┌──

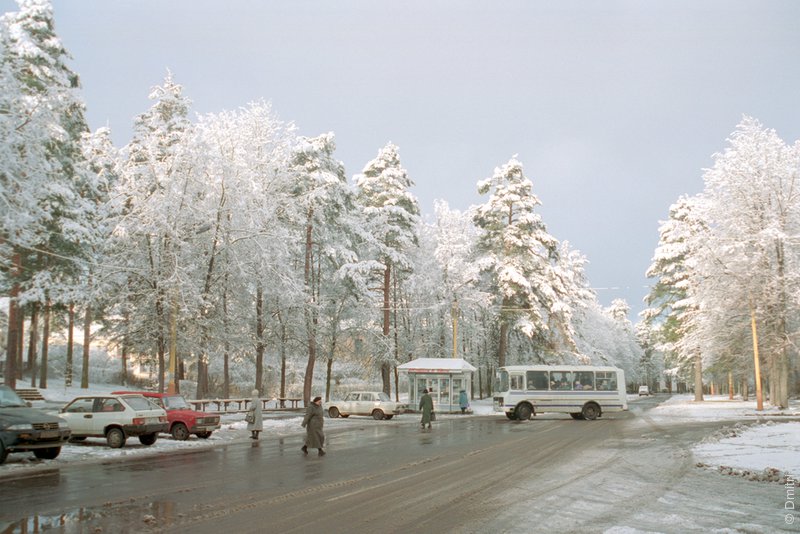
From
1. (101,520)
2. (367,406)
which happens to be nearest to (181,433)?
(101,520)

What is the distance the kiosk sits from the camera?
138 ft

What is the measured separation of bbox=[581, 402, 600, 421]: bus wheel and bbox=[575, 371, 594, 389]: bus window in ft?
3.38

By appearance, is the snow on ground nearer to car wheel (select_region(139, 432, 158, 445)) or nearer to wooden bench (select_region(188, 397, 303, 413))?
car wheel (select_region(139, 432, 158, 445))

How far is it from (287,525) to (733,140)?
3996cm

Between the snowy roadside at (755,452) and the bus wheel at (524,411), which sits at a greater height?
the snowy roadside at (755,452)

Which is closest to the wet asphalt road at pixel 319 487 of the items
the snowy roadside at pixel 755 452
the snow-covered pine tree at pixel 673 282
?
the snowy roadside at pixel 755 452

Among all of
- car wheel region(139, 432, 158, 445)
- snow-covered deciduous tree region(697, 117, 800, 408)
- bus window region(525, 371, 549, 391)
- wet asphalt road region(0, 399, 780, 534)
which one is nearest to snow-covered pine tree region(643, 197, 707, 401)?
snow-covered deciduous tree region(697, 117, 800, 408)

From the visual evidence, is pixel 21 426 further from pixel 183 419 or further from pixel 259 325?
pixel 259 325

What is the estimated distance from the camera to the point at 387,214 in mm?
48250

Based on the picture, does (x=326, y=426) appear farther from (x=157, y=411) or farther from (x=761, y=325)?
(x=761, y=325)

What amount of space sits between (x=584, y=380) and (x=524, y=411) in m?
4.04

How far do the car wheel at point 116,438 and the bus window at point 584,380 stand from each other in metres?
25.9

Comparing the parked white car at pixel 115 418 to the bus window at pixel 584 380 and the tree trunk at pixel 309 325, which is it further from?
the bus window at pixel 584 380

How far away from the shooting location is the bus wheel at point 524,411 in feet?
121
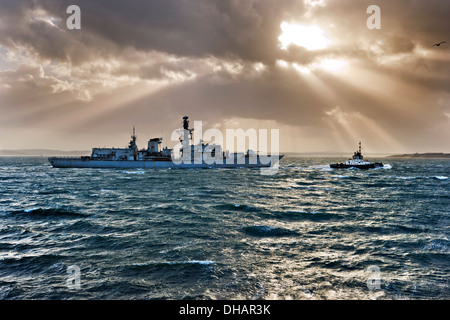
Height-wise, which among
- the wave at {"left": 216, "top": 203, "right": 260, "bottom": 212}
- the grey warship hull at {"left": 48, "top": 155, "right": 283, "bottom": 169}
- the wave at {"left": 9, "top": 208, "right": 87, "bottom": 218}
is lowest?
the wave at {"left": 216, "top": 203, "right": 260, "bottom": 212}

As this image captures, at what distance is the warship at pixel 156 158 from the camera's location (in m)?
89.2

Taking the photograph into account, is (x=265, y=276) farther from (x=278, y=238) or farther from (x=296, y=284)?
(x=278, y=238)

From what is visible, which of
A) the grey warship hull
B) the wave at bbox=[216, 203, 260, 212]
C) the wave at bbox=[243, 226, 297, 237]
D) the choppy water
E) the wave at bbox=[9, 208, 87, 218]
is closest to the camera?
the choppy water

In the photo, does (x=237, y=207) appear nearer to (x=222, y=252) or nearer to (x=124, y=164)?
(x=222, y=252)

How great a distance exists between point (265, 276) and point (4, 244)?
15.6 m

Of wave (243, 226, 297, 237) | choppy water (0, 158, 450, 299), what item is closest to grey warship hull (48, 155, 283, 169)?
choppy water (0, 158, 450, 299)

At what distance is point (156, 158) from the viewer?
90.6 meters

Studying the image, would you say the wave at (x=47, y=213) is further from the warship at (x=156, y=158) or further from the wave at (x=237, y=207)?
the warship at (x=156, y=158)

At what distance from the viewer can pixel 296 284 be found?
9.97 meters

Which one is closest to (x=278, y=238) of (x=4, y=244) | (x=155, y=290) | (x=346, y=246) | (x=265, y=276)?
(x=346, y=246)

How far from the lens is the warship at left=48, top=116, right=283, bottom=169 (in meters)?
89.2

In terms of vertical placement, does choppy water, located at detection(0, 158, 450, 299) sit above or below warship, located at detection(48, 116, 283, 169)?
below

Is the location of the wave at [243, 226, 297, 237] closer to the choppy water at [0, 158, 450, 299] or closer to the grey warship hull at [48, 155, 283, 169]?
the choppy water at [0, 158, 450, 299]

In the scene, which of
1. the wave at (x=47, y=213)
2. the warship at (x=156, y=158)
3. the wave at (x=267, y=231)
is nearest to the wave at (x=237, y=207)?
the wave at (x=267, y=231)
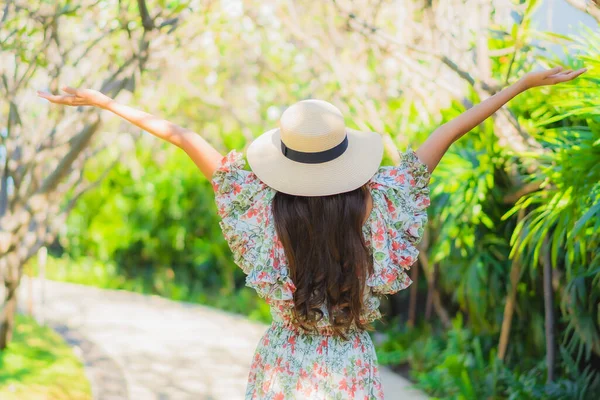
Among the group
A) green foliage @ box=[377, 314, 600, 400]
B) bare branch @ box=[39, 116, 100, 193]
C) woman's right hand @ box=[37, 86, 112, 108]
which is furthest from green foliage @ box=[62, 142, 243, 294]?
woman's right hand @ box=[37, 86, 112, 108]

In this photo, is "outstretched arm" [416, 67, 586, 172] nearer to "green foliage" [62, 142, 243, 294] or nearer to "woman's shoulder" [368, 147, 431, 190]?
"woman's shoulder" [368, 147, 431, 190]

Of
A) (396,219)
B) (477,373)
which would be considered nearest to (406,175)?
(396,219)

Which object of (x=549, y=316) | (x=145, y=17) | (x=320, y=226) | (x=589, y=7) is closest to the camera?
(x=320, y=226)

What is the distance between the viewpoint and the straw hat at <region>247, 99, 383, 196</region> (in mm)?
2174

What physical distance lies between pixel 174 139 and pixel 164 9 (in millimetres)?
2316

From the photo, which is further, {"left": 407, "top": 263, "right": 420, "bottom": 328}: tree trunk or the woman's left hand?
{"left": 407, "top": 263, "right": 420, "bottom": 328}: tree trunk

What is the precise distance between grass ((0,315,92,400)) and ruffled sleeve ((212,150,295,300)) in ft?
8.20

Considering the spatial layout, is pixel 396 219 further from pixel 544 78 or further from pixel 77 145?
pixel 77 145

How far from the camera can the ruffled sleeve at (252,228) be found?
7.14ft

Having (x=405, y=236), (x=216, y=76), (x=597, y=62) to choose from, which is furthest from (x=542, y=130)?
(x=216, y=76)

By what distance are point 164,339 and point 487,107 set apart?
5228 millimetres

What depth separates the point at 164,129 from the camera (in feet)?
7.41

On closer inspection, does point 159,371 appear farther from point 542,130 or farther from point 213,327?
point 542,130

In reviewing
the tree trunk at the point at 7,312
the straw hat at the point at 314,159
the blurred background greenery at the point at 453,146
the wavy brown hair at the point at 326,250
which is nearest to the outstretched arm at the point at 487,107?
the straw hat at the point at 314,159
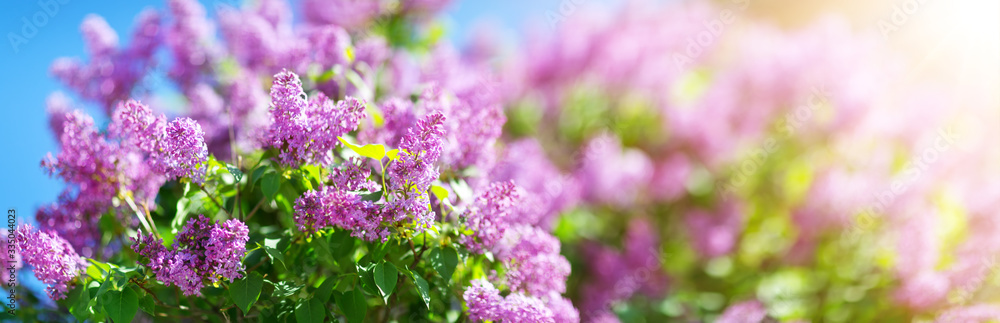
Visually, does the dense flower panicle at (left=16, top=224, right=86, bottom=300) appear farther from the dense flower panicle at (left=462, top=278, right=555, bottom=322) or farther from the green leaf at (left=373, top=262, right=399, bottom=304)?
the dense flower panicle at (left=462, top=278, right=555, bottom=322)

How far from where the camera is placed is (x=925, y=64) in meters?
2.74

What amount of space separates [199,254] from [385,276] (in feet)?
0.82

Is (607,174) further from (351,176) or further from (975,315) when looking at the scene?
(351,176)

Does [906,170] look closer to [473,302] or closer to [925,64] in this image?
[925,64]

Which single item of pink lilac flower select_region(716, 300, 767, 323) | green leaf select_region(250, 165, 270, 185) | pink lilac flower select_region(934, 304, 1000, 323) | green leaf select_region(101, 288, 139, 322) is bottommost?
green leaf select_region(101, 288, 139, 322)

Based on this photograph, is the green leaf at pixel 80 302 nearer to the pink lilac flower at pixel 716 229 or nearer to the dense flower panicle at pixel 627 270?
the dense flower panicle at pixel 627 270

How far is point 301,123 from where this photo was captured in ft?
2.99

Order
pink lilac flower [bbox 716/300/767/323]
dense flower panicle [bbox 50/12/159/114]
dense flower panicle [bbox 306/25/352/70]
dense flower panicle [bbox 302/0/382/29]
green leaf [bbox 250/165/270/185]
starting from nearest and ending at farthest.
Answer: green leaf [bbox 250/165/270/185] < dense flower panicle [bbox 306/25/352/70] < pink lilac flower [bbox 716/300/767/323] < dense flower panicle [bbox 50/12/159/114] < dense flower panicle [bbox 302/0/382/29]

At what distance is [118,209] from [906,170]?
2.11 m

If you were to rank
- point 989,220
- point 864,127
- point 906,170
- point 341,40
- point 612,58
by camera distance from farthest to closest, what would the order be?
point 612,58 < point 864,127 < point 906,170 < point 989,220 < point 341,40

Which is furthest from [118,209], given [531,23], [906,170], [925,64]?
[925,64]

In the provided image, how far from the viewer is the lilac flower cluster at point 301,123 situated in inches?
35.7

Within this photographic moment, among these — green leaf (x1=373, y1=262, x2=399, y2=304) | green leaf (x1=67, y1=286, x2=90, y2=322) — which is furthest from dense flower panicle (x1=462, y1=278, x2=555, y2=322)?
green leaf (x1=67, y1=286, x2=90, y2=322)

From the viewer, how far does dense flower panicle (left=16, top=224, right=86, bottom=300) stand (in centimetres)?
95
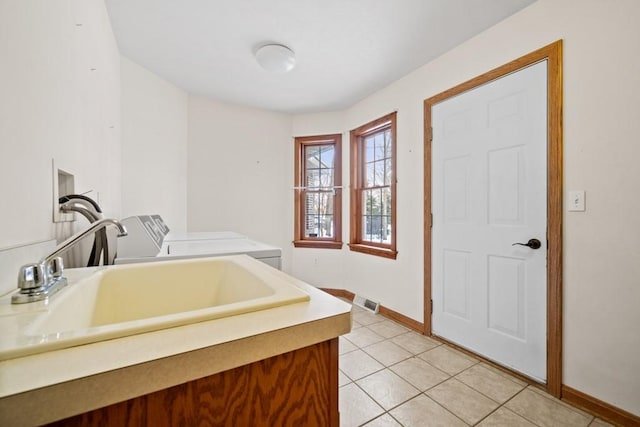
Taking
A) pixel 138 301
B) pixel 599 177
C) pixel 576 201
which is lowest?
pixel 138 301

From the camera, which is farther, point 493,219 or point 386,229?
point 386,229

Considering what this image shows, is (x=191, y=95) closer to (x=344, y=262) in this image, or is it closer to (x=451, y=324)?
(x=344, y=262)

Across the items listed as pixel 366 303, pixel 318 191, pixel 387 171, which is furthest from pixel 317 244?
pixel 387 171

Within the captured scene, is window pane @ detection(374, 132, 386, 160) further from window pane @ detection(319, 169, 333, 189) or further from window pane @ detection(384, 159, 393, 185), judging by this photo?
window pane @ detection(319, 169, 333, 189)

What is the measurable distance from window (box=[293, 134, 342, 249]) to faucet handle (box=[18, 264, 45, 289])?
125 inches

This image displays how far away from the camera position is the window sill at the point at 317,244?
367 centimetres

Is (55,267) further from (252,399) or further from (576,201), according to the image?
(576,201)

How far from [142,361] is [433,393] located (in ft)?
6.10

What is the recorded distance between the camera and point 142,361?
393 millimetres

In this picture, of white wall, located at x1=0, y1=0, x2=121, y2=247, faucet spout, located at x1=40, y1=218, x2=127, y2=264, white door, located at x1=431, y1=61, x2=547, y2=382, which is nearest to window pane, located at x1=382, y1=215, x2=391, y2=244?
white door, located at x1=431, y1=61, x2=547, y2=382

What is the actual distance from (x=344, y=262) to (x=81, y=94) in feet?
9.91

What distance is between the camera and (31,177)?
78 cm

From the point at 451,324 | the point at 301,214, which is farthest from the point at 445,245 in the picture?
the point at 301,214

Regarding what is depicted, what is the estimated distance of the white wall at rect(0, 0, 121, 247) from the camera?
0.68m
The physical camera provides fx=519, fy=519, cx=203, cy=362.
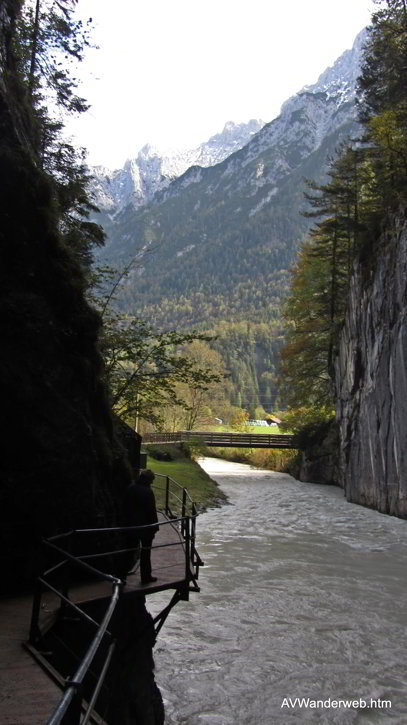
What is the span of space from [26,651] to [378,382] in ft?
73.2

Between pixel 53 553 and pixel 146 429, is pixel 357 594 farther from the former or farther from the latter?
pixel 146 429

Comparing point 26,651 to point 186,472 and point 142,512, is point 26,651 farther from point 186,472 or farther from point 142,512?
point 186,472

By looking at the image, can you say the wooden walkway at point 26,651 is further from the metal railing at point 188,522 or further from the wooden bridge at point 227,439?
the wooden bridge at point 227,439

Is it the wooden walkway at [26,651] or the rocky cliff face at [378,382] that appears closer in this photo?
the wooden walkway at [26,651]

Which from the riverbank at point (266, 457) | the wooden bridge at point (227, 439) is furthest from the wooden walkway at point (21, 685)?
the wooden bridge at point (227, 439)

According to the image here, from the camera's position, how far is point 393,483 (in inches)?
918

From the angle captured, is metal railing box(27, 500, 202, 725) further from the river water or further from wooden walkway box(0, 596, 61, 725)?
the river water

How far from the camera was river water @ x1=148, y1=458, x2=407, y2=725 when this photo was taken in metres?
7.98

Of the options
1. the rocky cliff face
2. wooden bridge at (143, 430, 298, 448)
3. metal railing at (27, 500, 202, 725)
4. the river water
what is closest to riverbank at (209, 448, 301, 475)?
wooden bridge at (143, 430, 298, 448)

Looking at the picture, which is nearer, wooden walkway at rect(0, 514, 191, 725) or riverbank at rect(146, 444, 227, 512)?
wooden walkway at rect(0, 514, 191, 725)

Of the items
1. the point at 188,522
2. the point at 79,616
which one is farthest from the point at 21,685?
the point at 188,522

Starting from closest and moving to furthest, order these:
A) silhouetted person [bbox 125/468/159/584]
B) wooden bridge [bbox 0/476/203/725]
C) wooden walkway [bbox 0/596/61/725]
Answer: wooden bridge [bbox 0/476/203/725], wooden walkway [bbox 0/596/61/725], silhouetted person [bbox 125/468/159/584]

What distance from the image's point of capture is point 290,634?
10.5 m

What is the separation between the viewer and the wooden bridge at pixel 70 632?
3636 millimetres
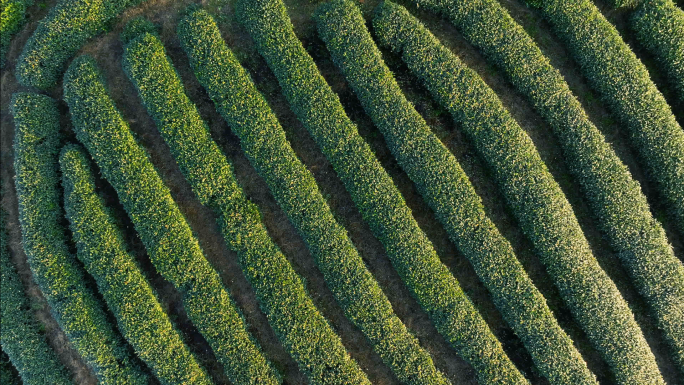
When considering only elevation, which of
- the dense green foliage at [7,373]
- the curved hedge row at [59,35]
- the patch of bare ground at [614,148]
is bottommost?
the patch of bare ground at [614,148]

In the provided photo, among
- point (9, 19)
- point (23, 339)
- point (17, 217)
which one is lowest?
point (23, 339)

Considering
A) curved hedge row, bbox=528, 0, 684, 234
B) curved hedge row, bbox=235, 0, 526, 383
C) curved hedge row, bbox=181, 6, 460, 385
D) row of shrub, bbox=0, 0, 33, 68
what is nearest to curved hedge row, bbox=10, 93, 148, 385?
row of shrub, bbox=0, 0, 33, 68

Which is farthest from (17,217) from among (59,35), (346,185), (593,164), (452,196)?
(593,164)

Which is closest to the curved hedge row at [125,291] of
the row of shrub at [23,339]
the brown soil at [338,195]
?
the brown soil at [338,195]

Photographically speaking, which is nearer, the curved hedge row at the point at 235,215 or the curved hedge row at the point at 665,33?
the curved hedge row at the point at 235,215

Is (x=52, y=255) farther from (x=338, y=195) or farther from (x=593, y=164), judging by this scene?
(x=593, y=164)

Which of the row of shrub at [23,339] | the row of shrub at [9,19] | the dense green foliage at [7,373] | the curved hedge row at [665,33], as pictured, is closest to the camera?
the curved hedge row at [665,33]

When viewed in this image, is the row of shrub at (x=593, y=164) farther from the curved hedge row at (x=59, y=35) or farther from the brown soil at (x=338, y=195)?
the curved hedge row at (x=59, y=35)
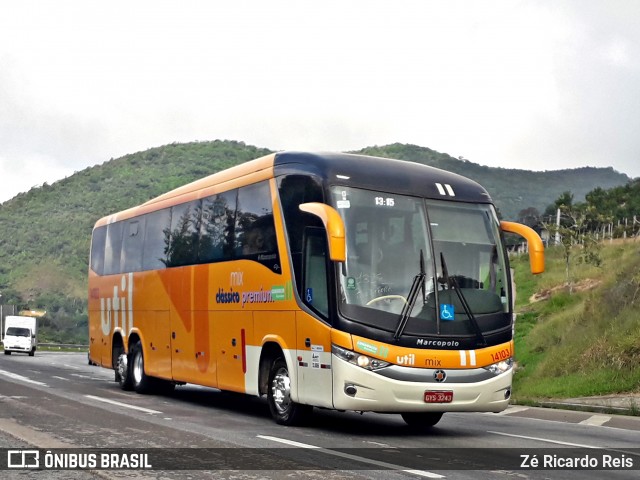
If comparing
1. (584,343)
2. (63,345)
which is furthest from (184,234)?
(63,345)

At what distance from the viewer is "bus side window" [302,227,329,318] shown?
45.3 feet

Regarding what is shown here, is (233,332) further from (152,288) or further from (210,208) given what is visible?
(152,288)

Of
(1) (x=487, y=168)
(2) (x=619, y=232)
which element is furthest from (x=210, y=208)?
(1) (x=487, y=168)

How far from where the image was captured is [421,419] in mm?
→ 15953

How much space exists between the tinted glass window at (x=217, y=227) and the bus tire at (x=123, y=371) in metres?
5.42

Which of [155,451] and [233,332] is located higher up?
[233,332]

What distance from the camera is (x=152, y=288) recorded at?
70.3 ft

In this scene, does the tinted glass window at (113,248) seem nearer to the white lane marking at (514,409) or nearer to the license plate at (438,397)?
the white lane marking at (514,409)

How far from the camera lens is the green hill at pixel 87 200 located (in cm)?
10425

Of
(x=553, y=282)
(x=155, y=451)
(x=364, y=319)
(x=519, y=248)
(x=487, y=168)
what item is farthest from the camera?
(x=487, y=168)

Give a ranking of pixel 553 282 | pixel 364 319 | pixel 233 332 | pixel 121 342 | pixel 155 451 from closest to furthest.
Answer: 1. pixel 155 451
2. pixel 364 319
3. pixel 233 332
4. pixel 121 342
5. pixel 553 282

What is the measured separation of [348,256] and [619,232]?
4928 cm

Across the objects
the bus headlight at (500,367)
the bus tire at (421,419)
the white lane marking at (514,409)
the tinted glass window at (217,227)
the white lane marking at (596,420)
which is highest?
the tinted glass window at (217,227)

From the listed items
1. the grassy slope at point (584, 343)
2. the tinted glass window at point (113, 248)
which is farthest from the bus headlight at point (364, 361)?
the tinted glass window at point (113, 248)
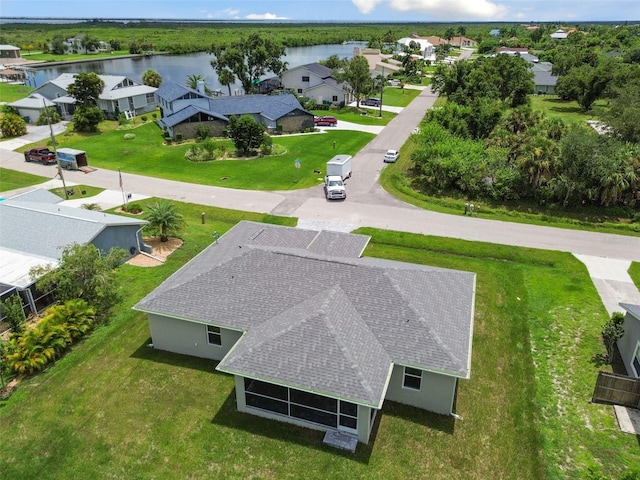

└──

● **Stated goal**: List each line in the rows above that contains the string "faucet", matching case exactly.

● **Expected answer**:
What is the measurable distance from window (box=[293, 134, 342, 249]) to faucet handle (box=[18, 264, 45, 289])?
In this picture, of white wall, located at x1=0, y1=0, x2=121, y2=247, faucet spout, located at x1=40, y1=218, x2=127, y2=264, white door, located at x1=431, y1=61, x2=547, y2=382, which is nearest to window pane, located at x1=382, y1=215, x2=391, y2=244?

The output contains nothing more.